(TAREFA BREVE):
Por favor, extraia do texto sobre os juros de mora pagos pelo Estado o trecho que começa em "Quando os contratos" e vai até "com o Estado.", inclusive, copiando-o sem qualquer alteração.

##### EXCERTO DA PÁGINA

Entrou hoje em vigor a Lei n.º 3/2010, de 27 de Abril que veio estabelecer a obrigatoriedade de pagamento de juros de mora pelo Estado pelo atraso no cumprimento de qualquer obrigação pecuniária.
O quadro legislativo até agora em vigor já previa o pagamento de juros de mora por parte do Estado, mas, aplicava-se só aos contratos. A partir de hoje os juros são aplicáveis independentemente da fonte.
Quando os contratos não discriminem um prazo para a concretização do pagamento pelo serviço prestado ao Estado é aplicado o período de 30 dias fixado na legislação. As entidades podem estabelecer um prazo de até 60 dias. Se entenderem estipular um prazo mais alargado, terão de apresentar uma justificação objectiva. À falta dessa explicação, o prazo é considerado nulo e são aplicados os mesmos 30 dias que a lei prevê.
Esta medida naquilo que se prevê vir a ser o seu resultado, aparentemente gravoso para o erário público, revela uma intenção salutar ao inculcar um outro realismo na relações dos particulares com o Estado.
Todos sabemos, porque já lemos e ouvimos dizer, que o Estado, muitas vezes é mau pagador, não por não ter condições financeiras para proceder ao pagamento das suas obrigações no respectivo vencimento, mas pelas dificuldades internas que revela nos extensos processamentos administrativos que conduzem à “emissão do cheque”.
A máquina administrativa é pesada na generalidade das suas instâncias e por conseguinte extraordinariamente lenta.
Quem se prejudica com esta velocidade de caracol são todos aqueles que fornecem o Estado, em geral empresas privadas.
Por outro lado, aquelas mesmas, quando no papel de devedoras ao Estado, deparam-se, pelo contrário, com uma máquina rápida, eficiente e triturante, na cobrança dos seus créditos que não renuncia a um avo dos juros que a lei lhe confere.
Por isso dizemos que o Estado é um monstro com duas cabeças, uma para pagar e outra para receber.
Mas pela mesma razão pudemos sempre dizer que tal dualidade de critérios é imoral.

##########
##### CONJUNTO DE DADOS

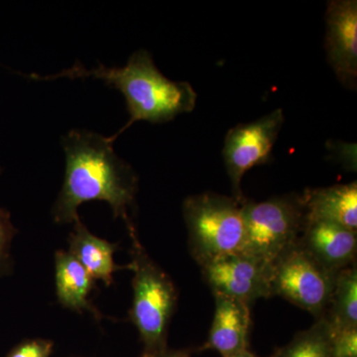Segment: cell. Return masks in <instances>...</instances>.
Masks as SVG:
<instances>
[{"label": "cell", "mask_w": 357, "mask_h": 357, "mask_svg": "<svg viewBox=\"0 0 357 357\" xmlns=\"http://www.w3.org/2000/svg\"><path fill=\"white\" fill-rule=\"evenodd\" d=\"M114 141L102 134L73 129L62 138L66 157L64 183L52 208L54 222L74 223L77 208L91 201L107 202L114 218H121L128 230L135 227L130 211L135 206L137 174L117 156Z\"/></svg>", "instance_id": "obj_1"}, {"label": "cell", "mask_w": 357, "mask_h": 357, "mask_svg": "<svg viewBox=\"0 0 357 357\" xmlns=\"http://www.w3.org/2000/svg\"><path fill=\"white\" fill-rule=\"evenodd\" d=\"M37 81L61 79H96L121 91L126 98L129 121L110 139L115 141L136 121L166 123L177 115L191 112L196 107L197 93L187 82H174L164 76L146 50L134 52L123 67H107L102 63L86 69L77 62L57 75H27Z\"/></svg>", "instance_id": "obj_2"}, {"label": "cell", "mask_w": 357, "mask_h": 357, "mask_svg": "<svg viewBox=\"0 0 357 357\" xmlns=\"http://www.w3.org/2000/svg\"><path fill=\"white\" fill-rule=\"evenodd\" d=\"M133 300L129 319L139 333V357H160L169 349V326L178 304V290L171 277L143 248L136 229L128 230Z\"/></svg>", "instance_id": "obj_3"}, {"label": "cell", "mask_w": 357, "mask_h": 357, "mask_svg": "<svg viewBox=\"0 0 357 357\" xmlns=\"http://www.w3.org/2000/svg\"><path fill=\"white\" fill-rule=\"evenodd\" d=\"M243 203L213 192L185 199L183 215L188 246L199 267L223 255L243 251L245 239Z\"/></svg>", "instance_id": "obj_4"}, {"label": "cell", "mask_w": 357, "mask_h": 357, "mask_svg": "<svg viewBox=\"0 0 357 357\" xmlns=\"http://www.w3.org/2000/svg\"><path fill=\"white\" fill-rule=\"evenodd\" d=\"M245 239L243 252L271 265L299 239L307 222L304 199L300 194L273 197L243 204Z\"/></svg>", "instance_id": "obj_5"}, {"label": "cell", "mask_w": 357, "mask_h": 357, "mask_svg": "<svg viewBox=\"0 0 357 357\" xmlns=\"http://www.w3.org/2000/svg\"><path fill=\"white\" fill-rule=\"evenodd\" d=\"M337 273L331 271L301 245L299 239L271 264V294L323 318L330 304Z\"/></svg>", "instance_id": "obj_6"}, {"label": "cell", "mask_w": 357, "mask_h": 357, "mask_svg": "<svg viewBox=\"0 0 357 357\" xmlns=\"http://www.w3.org/2000/svg\"><path fill=\"white\" fill-rule=\"evenodd\" d=\"M283 123V110L278 109L257 121L239 124L225 136L223 160L232 197L239 203L246 199L241 189L243 176L250 169L268 163Z\"/></svg>", "instance_id": "obj_7"}, {"label": "cell", "mask_w": 357, "mask_h": 357, "mask_svg": "<svg viewBox=\"0 0 357 357\" xmlns=\"http://www.w3.org/2000/svg\"><path fill=\"white\" fill-rule=\"evenodd\" d=\"M201 269L213 295L234 298L249 306L272 297L271 265L243 251L223 255Z\"/></svg>", "instance_id": "obj_8"}, {"label": "cell", "mask_w": 357, "mask_h": 357, "mask_svg": "<svg viewBox=\"0 0 357 357\" xmlns=\"http://www.w3.org/2000/svg\"><path fill=\"white\" fill-rule=\"evenodd\" d=\"M325 48L340 84L356 89L357 84V2L333 0L326 11Z\"/></svg>", "instance_id": "obj_9"}, {"label": "cell", "mask_w": 357, "mask_h": 357, "mask_svg": "<svg viewBox=\"0 0 357 357\" xmlns=\"http://www.w3.org/2000/svg\"><path fill=\"white\" fill-rule=\"evenodd\" d=\"M215 309L208 340L197 351H215L229 357L249 349L250 344V306L243 301L213 295Z\"/></svg>", "instance_id": "obj_10"}, {"label": "cell", "mask_w": 357, "mask_h": 357, "mask_svg": "<svg viewBox=\"0 0 357 357\" xmlns=\"http://www.w3.org/2000/svg\"><path fill=\"white\" fill-rule=\"evenodd\" d=\"M299 243L314 259L335 273L356 264L357 232L340 225L307 220Z\"/></svg>", "instance_id": "obj_11"}, {"label": "cell", "mask_w": 357, "mask_h": 357, "mask_svg": "<svg viewBox=\"0 0 357 357\" xmlns=\"http://www.w3.org/2000/svg\"><path fill=\"white\" fill-rule=\"evenodd\" d=\"M307 220L335 223L357 232V183L307 189L302 194Z\"/></svg>", "instance_id": "obj_12"}, {"label": "cell", "mask_w": 357, "mask_h": 357, "mask_svg": "<svg viewBox=\"0 0 357 357\" xmlns=\"http://www.w3.org/2000/svg\"><path fill=\"white\" fill-rule=\"evenodd\" d=\"M55 282L59 304L77 312L88 311L98 321L105 318L89 300L95 289V279L67 251H56Z\"/></svg>", "instance_id": "obj_13"}, {"label": "cell", "mask_w": 357, "mask_h": 357, "mask_svg": "<svg viewBox=\"0 0 357 357\" xmlns=\"http://www.w3.org/2000/svg\"><path fill=\"white\" fill-rule=\"evenodd\" d=\"M70 255L83 265L84 269L95 280L102 281L107 286L114 283V272L122 269H131L115 264L114 255L119 244L112 243L91 234L81 218L74 222V229L69 236Z\"/></svg>", "instance_id": "obj_14"}, {"label": "cell", "mask_w": 357, "mask_h": 357, "mask_svg": "<svg viewBox=\"0 0 357 357\" xmlns=\"http://www.w3.org/2000/svg\"><path fill=\"white\" fill-rule=\"evenodd\" d=\"M323 319L332 331L357 328L356 264L338 272Z\"/></svg>", "instance_id": "obj_15"}, {"label": "cell", "mask_w": 357, "mask_h": 357, "mask_svg": "<svg viewBox=\"0 0 357 357\" xmlns=\"http://www.w3.org/2000/svg\"><path fill=\"white\" fill-rule=\"evenodd\" d=\"M274 357H333L330 328L323 318L306 331L298 333L293 340L276 349Z\"/></svg>", "instance_id": "obj_16"}, {"label": "cell", "mask_w": 357, "mask_h": 357, "mask_svg": "<svg viewBox=\"0 0 357 357\" xmlns=\"http://www.w3.org/2000/svg\"><path fill=\"white\" fill-rule=\"evenodd\" d=\"M2 169L0 168V174ZM17 229L11 222L10 213L0 208V273L10 266V245Z\"/></svg>", "instance_id": "obj_17"}, {"label": "cell", "mask_w": 357, "mask_h": 357, "mask_svg": "<svg viewBox=\"0 0 357 357\" xmlns=\"http://www.w3.org/2000/svg\"><path fill=\"white\" fill-rule=\"evenodd\" d=\"M330 335L333 357H357V328H330Z\"/></svg>", "instance_id": "obj_18"}, {"label": "cell", "mask_w": 357, "mask_h": 357, "mask_svg": "<svg viewBox=\"0 0 357 357\" xmlns=\"http://www.w3.org/2000/svg\"><path fill=\"white\" fill-rule=\"evenodd\" d=\"M54 342L44 338L24 340L15 345L6 357H51Z\"/></svg>", "instance_id": "obj_19"}, {"label": "cell", "mask_w": 357, "mask_h": 357, "mask_svg": "<svg viewBox=\"0 0 357 357\" xmlns=\"http://www.w3.org/2000/svg\"><path fill=\"white\" fill-rule=\"evenodd\" d=\"M195 351H196V349H168L160 357H192V354H194Z\"/></svg>", "instance_id": "obj_20"}, {"label": "cell", "mask_w": 357, "mask_h": 357, "mask_svg": "<svg viewBox=\"0 0 357 357\" xmlns=\"http://www.w3.org/2000/svg\"><path fill=\"white\" fill-rule=\"evenodd\" d=\"M229 357H259L258 356H256L255 354H253L252 351H250V349H246V351H243L241 352H238V354H234V356H229ZM270 357H274V354H272Z\"/></svg>", "instance_id": "obj_21"}]
</instances>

##########

(RESPOSTA ESPERADA):
Quando os contratos não discriminem um prazo para a concretização do pagamento pelo serviço prestado ao Estado é aplicado o período de 30 dias fixado na legislação. As entidades podem estabelecer um prazo de até 60 dias. Se entenderem estipular um prazo mais alargado, terão de apresentar uma justificação objectiva. À falta dessa explicação, o prazo é considerado nulo e são aplicados os mesmos 30 dias que a lei prevê.
Esta medida naquilo que se prevê vir a ser o seu resultado, aparentemente gravoso para o erário público, revela uma intenção salutar ao inculcar um outro realismo na relações dos particulares com o Estado.